• _PAGE EXTRACT_
···

The research is part of a Berkeley Lab-led project called Watershed Function Scientific Focus Area (formerly Sustainable Systems Scientific Focus Area 2.0). The project is developing a predictive understanding of terrestrial environments from the genome to the watershed scale. The field research takes place at a research site near the town of Rifle, Colorado, where for the past several years scientists have conducted experiments designed to stimulate populations of subterranean microbes that are naturally present in very low numbers.
The scientists sent soil and water samples from these experiments to the Joint Genome Institute for terabase-scale metagenomic sequencing. This high-throughput method isolates and purifies DNA from environmental samples, and then sequences one trillion base pairs of DNA at a time. Next, the scientists used bioinformatics tools developed in Banfield’s lab to analyze the data.
Their approach has redrawn the tree of life. Between the 47 new bacterial groups reported in this work, and 35 new groups published last year (also found at the Rifle site), Banfield’s team has doubled the number of known bacterial groups.
With discovery comes naming rights. The scientists named many of the new bacteria groups after Berkeley Lab and UC Berkeley researchers. For example, there’s Candidatus Andersenbacteria, after phylochip inventor Gary Andersen, and there’s Candidatus Doudnabacteria, after CRISPR genome-editing pioneer Jennifer Doudna.
“Berkeley now dominates the tree of life as it does the periodic table,” Banfield says, in a nod to the sixteen elements discovered at Berkeley Lab and UC Berkeley.

···

• _RECORDED INFORMATION_
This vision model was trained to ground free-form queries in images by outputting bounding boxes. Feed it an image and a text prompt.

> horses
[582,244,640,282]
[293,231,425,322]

···

• _PROMPT A_
From the passage on the Rifle bacterial discoveries, reproduce word for word the stretch from "Their approach has" through "pioneer Jennifer Doudna.".
• _PROMPT B_
Write what follows next in the passage on the Rifle bacterial discoveries, picking up after its final sentence.

• _ANSWER SECTION A_
Their approach has redrawn the tree of life. Between the 47 new bacterial groups reported in this work, and 35 new groups published last year (also found at the Rifle site), Banfield’s team has doubled the number of known bacterial groups.
With discovery comes naming rights. The scientists named many of the new bacteria groups after Berkeley Lab and UC Berkeley researchers. For example, there’s Candidatus Andersenbacteria, after phylochip inventor Gary Andersen, and there’s Candidatus Doudnabacteria, after CRISPR genome-editing pioneer Jennifer Doudna.

• _ANSWER SECTION B_
Another big outcome is a deeper understanding of the roles subsurface microbes play in globally important carbon, hydrogen, nitrogen, and sulfur cycles. This information will help to better represent these cycles in predictive models such as climate simulations.
The scientists conducted metabolic analyses of 36 percent of the organisms detected in the aquifer system. They focused on a phenomenon called metabolic handoff, which essentially means one microbe’s waste is another microbe’s food. It’s known from lab studies that handoffs are needed in certain reactions, but these interconnected networks are widespread and vastly more complex in the real world.
To understand why it’s important to represent metabolic handoffs as accurately as possible in models, consider nitrate, a groundwater contaminant from fertilizers. Subsurface microbes are the primary driver in reducing nitrate to harmless nitrogen gas. There are four steps in this denitrification process, and the third step creates nitrous oxide—one of the most potent greenhouse gases. The process breaks down if microbes that carry out the fourth step are inactive when a pulse of nitrate enters the system.
“If microbes aren’t there to accept the nitrous oxide handoff, then the greenhouse gas escapes into the atmosphere,” says Anantharaman.
The scientists found the carbon, hydrogen, nitrogen, and sulfur cycles are all driven by metabolic handoffs that require an unexpectedly high degree of interdependence among microbes. The vast majority of microorganisms can’t fully reduce a compound on their own. It takes a team. There are also backup microbes ready to perform a handoff if first-string microbes are unavailable.
“The combination of high microbial diversity and interconnections through metabolic handoffs likely results in high ecosystem resilience,” says Banfield.
Other co-authors of the paper include Berkeley Lab’s Eoin Brodie, Susan Hubbard, Ulas Karaoz, and Kenneth Williams; and UC Berkeley’s Chris Brown, Cindy Castelle, Laura Hug, Alexander Probst, Itai Sharon, Andrea Singh, and Brian Thomas. The research is supported by the Department of Energy’s Office of Science.